Hal itu mengemuka dalam
Musyarawarah Kerja dan Tasyakuran 10 Tahun INSISTS “Sinergi Membangun Peradaban
Islam”, beberapa waktu lalu di Solo. Arif Wibowo, Peneliti Pusat Studi Perdaban
Islam (PSPI) – network INSISTS di Solo – yang membawakan makalah berjudul
“Misionaris Kebudayaan: Penetrasi Katolik dalam Kebudayaan Jawa”, mengupas
tuntas Kristenisasi di Jawa dan strateginya.
Seperti diketahui, missionarisme
adalah denyut nadi utama bagi perkembangan agama Kristen maupun Katolik. Sebuah
dokumen The Decree on The Missionary Activity of The Church” (Ad Gantes)
menjelaskan, “dalam menjalankan misinya, gereja – apapun namanya – memiliki
tugas suci untuk menyebarkan Injil kepada seluruh bangsa dan seluruh manusia.
Sebab itu, semua manusia harus dijadikan Kristen dan menerima Yesus sebagai
juru selamatnya.” Dokumen ini disetujui
dengan voting para peserta konsili dengan suara 2.394 setuju dan 5 menolak, dan
diumumkan oleh Paus Paulus VI pada 18 November 1965.
Bahkan Paus John Paul II dalam
sebuah imbauannya, mengeluarkan fatwa gerejani agar kaum Katolik mengambil
tindakan untuk menyebarkan agama Katolik. Ia mengemukakan pentingnya untuk
melakukan Kristenisasi terhadap semua bagian dunia. Tanpa menyebut nama negara
secara langsung, Paus menyinggung negara-negara di Afrika, Timur Tengahm dan
Asia dimana para misionaris ditolak kehadirannya. Kepada mereka, Paus
menyerukan “Open the doors to Christ! (Bukalah pintu untuk Kristus!”
Kristen Jawa
Menurut Arif Wibowo, ada beberapa
faktor pemilihan budaya Jawa dijadikan sebagai objek evangelisasi atau
pewartaan Injil dalam gereja oleh para misionaris Kristen. Diantaranya,
orang-orang Jawa dikenal pada hal-hal yang berkecenderungan mistis (ngelmu
untuk memperoleh kebijaksanaan). Dari sini, ada kecenderungan untuk menerima
dan bersikap toleran terhadap ajaran lain.
Sikap toleran inilah yang
kemudian dimanfaatkan oleh misionaris Kristen. Sehingga tak heran, jika
pergantian agama bagi masyarakat Jawa bukan merupakan unsur penting selama
tidak menghilangkan substansi dasar kepercayaannya (pemujaan arwah leluhur).

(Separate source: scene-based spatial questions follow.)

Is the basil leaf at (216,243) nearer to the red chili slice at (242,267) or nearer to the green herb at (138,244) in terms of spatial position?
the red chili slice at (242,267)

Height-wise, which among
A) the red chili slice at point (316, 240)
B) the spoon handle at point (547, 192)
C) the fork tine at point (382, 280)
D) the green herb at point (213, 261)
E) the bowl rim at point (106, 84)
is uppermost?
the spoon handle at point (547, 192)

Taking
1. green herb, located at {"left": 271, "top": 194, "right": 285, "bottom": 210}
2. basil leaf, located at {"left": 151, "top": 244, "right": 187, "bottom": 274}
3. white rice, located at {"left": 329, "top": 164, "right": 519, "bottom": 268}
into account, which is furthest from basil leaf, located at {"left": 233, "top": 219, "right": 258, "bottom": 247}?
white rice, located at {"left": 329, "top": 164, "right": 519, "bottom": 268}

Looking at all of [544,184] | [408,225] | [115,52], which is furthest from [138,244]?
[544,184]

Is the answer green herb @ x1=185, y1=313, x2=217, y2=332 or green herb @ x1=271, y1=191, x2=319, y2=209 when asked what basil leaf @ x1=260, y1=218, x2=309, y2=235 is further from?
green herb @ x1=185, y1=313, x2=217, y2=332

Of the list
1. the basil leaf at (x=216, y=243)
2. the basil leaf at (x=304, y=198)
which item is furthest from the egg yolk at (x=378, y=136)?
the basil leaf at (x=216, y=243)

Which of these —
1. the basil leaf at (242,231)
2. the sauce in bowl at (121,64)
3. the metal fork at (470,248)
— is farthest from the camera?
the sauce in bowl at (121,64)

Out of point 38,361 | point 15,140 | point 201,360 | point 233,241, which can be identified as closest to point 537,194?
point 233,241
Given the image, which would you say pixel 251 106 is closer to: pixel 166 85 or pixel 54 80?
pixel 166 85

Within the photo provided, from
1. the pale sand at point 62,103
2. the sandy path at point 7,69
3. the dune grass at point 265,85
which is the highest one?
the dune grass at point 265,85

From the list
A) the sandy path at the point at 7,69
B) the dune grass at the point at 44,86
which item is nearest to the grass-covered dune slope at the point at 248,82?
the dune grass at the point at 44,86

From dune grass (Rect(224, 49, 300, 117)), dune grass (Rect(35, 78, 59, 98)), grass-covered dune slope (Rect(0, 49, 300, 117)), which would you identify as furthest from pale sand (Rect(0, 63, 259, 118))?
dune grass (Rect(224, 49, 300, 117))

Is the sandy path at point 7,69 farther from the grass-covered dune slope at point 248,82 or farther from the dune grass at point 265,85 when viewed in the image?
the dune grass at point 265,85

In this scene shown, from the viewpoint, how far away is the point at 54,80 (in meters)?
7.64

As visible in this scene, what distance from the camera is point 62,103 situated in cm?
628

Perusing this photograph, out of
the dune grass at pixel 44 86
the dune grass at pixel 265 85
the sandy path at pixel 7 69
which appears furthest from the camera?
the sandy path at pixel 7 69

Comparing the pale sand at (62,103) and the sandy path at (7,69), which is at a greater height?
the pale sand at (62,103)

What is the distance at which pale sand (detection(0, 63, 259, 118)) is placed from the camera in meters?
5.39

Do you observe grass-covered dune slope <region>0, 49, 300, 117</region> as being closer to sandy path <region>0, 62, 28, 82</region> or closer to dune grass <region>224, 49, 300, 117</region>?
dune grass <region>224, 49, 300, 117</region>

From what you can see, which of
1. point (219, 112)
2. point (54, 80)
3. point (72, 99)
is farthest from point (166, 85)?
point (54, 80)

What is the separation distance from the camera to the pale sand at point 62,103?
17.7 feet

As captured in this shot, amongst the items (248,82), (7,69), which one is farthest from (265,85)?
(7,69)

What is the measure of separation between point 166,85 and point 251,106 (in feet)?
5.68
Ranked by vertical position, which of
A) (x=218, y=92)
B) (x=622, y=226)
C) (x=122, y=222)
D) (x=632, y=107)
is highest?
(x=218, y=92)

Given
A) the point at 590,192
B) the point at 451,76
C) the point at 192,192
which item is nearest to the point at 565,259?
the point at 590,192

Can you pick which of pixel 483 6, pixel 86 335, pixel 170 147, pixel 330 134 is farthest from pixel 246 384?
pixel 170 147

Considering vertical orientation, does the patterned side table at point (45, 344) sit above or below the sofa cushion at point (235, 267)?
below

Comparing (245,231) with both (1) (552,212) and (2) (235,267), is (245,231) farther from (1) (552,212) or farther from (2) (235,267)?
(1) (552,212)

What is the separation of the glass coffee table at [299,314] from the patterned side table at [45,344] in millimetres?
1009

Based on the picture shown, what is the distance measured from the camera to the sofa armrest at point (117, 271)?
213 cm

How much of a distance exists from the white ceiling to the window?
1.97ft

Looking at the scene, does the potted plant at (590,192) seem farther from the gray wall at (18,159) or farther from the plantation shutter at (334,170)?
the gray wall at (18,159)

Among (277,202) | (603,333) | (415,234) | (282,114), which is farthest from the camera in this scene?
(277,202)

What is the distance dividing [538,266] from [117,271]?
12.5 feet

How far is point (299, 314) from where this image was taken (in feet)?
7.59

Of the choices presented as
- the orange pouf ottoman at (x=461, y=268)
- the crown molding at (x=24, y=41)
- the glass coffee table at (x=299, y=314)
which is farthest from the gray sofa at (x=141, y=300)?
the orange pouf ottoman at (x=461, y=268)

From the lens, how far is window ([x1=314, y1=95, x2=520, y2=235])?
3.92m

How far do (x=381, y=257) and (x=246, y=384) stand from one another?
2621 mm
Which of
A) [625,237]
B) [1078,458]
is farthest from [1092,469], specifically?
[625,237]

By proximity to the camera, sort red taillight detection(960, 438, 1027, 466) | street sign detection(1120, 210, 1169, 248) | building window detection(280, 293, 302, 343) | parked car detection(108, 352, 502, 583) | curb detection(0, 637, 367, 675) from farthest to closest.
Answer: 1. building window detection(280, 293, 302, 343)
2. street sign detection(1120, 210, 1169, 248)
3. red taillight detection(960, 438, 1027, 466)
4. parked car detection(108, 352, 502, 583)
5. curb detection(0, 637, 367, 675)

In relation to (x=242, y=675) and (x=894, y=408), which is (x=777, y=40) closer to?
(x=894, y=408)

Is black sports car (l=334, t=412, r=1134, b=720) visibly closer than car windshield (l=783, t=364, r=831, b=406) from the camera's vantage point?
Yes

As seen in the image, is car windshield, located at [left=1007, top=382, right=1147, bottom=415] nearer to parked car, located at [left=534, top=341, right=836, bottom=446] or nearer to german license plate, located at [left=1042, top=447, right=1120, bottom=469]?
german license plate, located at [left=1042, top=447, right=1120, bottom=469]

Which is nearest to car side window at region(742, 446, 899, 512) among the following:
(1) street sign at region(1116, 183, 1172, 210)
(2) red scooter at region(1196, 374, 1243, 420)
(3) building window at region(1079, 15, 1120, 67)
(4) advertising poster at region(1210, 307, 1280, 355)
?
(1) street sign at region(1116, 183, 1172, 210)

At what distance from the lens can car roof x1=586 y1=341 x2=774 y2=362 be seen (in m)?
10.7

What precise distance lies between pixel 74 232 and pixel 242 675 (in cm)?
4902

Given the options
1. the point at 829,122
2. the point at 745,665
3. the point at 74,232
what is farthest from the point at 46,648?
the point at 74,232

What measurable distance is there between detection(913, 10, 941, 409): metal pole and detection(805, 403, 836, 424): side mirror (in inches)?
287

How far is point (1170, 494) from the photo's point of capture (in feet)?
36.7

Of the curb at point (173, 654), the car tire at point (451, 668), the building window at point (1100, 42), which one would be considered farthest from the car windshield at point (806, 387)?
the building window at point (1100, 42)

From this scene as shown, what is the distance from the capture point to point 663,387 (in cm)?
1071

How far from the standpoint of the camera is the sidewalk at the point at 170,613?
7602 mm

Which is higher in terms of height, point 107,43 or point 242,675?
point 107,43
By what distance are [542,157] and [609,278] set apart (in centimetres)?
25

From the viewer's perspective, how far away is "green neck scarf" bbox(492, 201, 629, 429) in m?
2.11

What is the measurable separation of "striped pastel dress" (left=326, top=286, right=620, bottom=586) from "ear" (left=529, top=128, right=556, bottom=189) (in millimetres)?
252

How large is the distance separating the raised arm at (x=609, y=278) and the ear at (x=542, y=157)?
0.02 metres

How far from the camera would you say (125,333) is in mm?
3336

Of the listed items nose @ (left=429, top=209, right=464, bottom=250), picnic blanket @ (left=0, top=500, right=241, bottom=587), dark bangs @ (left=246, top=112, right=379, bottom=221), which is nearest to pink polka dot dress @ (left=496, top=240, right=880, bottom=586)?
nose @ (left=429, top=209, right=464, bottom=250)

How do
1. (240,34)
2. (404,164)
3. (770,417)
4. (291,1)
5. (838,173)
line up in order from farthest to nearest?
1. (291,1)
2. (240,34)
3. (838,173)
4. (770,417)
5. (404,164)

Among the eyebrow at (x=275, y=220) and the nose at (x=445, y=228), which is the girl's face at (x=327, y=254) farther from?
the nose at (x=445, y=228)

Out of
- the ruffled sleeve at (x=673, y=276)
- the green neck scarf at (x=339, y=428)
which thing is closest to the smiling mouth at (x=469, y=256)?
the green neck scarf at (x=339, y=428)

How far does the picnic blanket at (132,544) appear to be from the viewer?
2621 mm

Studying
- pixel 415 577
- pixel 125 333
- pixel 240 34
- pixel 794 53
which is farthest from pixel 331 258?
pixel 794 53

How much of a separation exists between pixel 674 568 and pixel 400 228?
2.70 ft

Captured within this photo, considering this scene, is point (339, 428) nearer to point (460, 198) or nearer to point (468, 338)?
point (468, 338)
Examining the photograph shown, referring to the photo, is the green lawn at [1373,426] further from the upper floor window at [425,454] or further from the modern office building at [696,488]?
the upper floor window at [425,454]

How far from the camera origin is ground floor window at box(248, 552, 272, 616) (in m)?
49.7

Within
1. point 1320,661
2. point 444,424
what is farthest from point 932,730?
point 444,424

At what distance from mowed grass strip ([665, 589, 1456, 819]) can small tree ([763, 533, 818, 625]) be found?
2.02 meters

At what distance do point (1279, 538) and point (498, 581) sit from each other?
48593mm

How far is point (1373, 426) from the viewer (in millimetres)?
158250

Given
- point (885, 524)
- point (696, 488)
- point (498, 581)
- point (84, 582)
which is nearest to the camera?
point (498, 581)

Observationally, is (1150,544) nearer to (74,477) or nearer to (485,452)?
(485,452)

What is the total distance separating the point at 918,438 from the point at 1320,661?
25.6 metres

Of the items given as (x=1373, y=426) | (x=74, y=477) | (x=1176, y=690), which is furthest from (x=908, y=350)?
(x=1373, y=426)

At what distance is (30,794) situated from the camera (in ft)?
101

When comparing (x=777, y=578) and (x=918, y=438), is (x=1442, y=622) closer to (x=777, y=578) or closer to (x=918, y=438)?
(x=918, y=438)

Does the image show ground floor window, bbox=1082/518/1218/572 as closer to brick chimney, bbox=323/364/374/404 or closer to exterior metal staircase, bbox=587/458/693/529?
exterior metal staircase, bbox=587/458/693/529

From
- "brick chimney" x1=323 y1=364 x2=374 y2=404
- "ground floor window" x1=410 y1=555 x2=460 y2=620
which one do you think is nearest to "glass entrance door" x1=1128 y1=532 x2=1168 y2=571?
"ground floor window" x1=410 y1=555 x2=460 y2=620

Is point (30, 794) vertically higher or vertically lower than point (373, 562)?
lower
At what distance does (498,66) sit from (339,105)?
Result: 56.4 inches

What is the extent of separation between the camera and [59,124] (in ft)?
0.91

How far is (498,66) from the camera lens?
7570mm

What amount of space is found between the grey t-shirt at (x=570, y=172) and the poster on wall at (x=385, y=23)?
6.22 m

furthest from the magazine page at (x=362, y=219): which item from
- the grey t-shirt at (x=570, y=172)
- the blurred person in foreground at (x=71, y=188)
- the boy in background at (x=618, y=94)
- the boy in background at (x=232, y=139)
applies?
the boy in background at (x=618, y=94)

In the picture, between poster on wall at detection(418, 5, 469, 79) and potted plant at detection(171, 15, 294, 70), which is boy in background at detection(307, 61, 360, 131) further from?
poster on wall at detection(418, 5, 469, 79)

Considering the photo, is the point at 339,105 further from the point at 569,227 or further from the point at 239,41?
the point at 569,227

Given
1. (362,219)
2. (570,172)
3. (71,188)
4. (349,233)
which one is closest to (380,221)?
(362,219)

Itulah sebabnya, jenis Islam yang berkembang di Jawa menyediakan lahan subur
bagi perkembangan agama Kristen dibandingkan dengan bentuk-bentuk Islam yang
ada di tempat lain.
Selain itu, kebudayaan Jawa yang
tidak terbungkus oleh agama, menjadikan masyarakat spiritual jawa mau menerima
dan masuk kedalam sebuah agama yang tidak kaku dan melarang kepercayaannya yang
cenderung sinkritisme.
Dijelaskan Arif, ada dua macam
penetrasi Kristen ke dalam masyarakat Jawa, yakni penerjemahan Alkitab ke dalam
bahasa Jawa dan pemakaian kebudayaan Jawa ke dalam praktik kekristenan.
Penerjemahan Alkitab ke dalam bahasa Jawa dilakukan oleh Johannes Emde di tahun
1811. Emde adalah seoerang Kristen Jerman yang tinggal di Surabaya dan
mengawini seorang perempuan Jawa. Emde kemudian membangun persekutuan di
Surabaya yang kemudian dikenal dengan nama “Keshalehan Surabaya”.
Adapun tokoh yang berperan
penting dalam perkembangan inkulturasi budaya Jawa dengan KeKristenan adalah
Coenraad Laurens Coolen. Dari ayahnya (asal Rusia berimigrasi ke Indonesia
sebagai prajurit upahan VOC) yang mewarisi nilai-nilai agama Kristen), dan
ibunya yang mewarisi ruh mistik dan kebudayaan Jawa, Coolen “mendakwahkan”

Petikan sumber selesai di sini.